- WORK REQUEST
Counting only lines that contain the string "seven", how many are there in the data? Say the number alone.

- DATASET ENTRIES

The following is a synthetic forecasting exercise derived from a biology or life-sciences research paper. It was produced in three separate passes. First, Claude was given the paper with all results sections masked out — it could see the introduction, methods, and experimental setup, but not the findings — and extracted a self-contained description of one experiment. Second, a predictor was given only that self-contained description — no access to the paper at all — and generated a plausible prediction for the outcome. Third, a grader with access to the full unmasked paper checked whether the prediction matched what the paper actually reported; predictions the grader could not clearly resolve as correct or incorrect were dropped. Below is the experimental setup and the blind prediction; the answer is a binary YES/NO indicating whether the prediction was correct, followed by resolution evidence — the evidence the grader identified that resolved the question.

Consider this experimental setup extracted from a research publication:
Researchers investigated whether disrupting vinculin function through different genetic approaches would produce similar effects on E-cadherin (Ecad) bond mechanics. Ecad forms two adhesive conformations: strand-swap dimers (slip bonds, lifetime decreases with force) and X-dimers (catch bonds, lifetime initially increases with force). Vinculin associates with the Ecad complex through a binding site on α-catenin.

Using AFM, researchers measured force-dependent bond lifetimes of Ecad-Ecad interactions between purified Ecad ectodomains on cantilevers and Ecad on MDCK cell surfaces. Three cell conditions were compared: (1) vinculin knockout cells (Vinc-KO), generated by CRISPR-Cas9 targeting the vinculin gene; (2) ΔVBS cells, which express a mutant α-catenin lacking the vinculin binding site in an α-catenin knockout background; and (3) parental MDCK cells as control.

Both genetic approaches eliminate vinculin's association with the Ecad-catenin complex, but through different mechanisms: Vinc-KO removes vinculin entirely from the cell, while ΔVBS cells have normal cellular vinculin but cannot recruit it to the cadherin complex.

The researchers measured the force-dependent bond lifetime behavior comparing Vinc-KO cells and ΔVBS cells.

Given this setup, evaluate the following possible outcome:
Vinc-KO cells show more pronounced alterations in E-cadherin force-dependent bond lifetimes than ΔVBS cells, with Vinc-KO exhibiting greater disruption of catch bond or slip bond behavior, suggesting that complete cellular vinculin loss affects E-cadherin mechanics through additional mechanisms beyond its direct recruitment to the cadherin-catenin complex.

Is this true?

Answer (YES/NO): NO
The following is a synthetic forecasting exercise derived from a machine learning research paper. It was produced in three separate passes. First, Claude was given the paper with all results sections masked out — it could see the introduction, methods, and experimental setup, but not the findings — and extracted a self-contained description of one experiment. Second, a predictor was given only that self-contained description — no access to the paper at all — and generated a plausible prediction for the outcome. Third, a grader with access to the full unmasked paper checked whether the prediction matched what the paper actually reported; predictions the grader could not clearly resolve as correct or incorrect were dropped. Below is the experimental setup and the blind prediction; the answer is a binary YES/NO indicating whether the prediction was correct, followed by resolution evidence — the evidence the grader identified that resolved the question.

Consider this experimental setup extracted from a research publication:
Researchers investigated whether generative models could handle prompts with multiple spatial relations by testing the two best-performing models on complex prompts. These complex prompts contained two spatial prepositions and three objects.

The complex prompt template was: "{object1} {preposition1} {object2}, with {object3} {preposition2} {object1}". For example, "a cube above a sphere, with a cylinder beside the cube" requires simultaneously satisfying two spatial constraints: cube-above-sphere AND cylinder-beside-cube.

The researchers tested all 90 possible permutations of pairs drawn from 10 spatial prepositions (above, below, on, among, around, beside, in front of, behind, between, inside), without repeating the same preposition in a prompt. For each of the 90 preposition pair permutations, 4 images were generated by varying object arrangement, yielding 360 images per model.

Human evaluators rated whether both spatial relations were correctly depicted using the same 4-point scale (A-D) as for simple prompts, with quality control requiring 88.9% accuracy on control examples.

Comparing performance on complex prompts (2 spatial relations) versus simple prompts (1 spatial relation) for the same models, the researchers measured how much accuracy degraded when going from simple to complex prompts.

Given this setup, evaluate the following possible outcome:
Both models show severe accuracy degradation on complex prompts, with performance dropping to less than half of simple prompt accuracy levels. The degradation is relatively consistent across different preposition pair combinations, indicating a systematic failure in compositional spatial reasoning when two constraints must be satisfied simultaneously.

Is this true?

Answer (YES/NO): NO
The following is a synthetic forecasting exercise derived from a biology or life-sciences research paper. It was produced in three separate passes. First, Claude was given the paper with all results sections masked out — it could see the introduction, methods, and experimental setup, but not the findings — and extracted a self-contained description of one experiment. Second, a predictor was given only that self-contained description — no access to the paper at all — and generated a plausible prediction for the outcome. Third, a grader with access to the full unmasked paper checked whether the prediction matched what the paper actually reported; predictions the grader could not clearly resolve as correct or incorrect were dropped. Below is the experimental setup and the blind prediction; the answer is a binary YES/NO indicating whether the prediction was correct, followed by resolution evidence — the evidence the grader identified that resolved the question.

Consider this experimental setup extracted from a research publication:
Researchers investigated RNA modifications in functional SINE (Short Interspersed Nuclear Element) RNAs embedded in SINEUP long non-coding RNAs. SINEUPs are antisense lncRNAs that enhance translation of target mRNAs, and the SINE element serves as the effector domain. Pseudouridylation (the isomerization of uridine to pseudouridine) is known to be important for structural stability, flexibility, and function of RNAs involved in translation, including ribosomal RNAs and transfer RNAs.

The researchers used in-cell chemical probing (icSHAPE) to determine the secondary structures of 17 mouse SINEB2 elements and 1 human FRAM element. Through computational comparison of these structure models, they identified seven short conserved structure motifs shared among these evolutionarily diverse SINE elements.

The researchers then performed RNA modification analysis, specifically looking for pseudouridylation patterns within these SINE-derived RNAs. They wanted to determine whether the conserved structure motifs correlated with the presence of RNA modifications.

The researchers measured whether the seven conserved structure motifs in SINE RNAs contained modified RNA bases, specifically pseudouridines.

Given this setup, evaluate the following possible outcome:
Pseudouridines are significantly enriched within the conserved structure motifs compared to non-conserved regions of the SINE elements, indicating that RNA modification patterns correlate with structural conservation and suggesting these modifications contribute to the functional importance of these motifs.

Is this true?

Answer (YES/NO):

- OUTPUT FOR THIS TASK
2